Opinions of the U.S. and President Obama continue to be overwhelmingly unfavorable. Even American financial assistance is viewed negatively: about six-in-ten Egyptians say both U.S. military and economic aid is having a detrimental impact on their country.
Despite these decidedly negative attitudes, most Egyptians want their country’s relationship with the U.S. to stay about as close as it is currently or become even closer. About four-in-ten (38%) would like to see a more distant relationship between the two countries.
While the conflict over American NGOs’ democracy-promotion efforts in Egypt severely strained bilateral relations with the U.S., few Egyptians believe that Western powers are behind the country’s ongoing protests.

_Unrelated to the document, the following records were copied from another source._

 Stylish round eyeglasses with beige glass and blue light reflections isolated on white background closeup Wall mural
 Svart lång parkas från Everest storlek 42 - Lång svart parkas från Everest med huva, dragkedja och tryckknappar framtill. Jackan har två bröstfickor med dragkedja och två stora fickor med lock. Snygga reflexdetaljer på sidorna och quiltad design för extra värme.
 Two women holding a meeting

The tremendous political changes that have taken place in Egypt since the end of the Mubarak era have not led to a major shift in perceptions of the U.S. Roughly eight-in-ten Egyptians (79%) express unfavorable attitudes toward the U.S., with just 19% saying favorable. This is essentially unchanged from 2011, when 79% were unfavorable and 20% were favorable.

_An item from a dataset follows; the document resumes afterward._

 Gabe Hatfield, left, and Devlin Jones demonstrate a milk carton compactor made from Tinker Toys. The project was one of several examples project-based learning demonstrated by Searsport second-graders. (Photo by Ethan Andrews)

President Obama also receives low marks from most Egyptians. About seven-in-ten (69%) say they do not have confidence in him to do the right thing in world affairs; just 29% have a lot or some confidence in his actions. There has been a steady decrease in confidence in Obama since 2009, when Egyptian opinions about the new American leader were nearly split, with 42% expressing confidence and 47% saying not much or none at all.
Views toward President Obama have become considerably more negative over the last year among younger Egyptians. In 2011, 44% of 18-29 year-olds had a lot or some confidence in President Obama. Today, just 24% say the same. Attitudes toward the U.S. leader have remained constant among other age groups since 2011.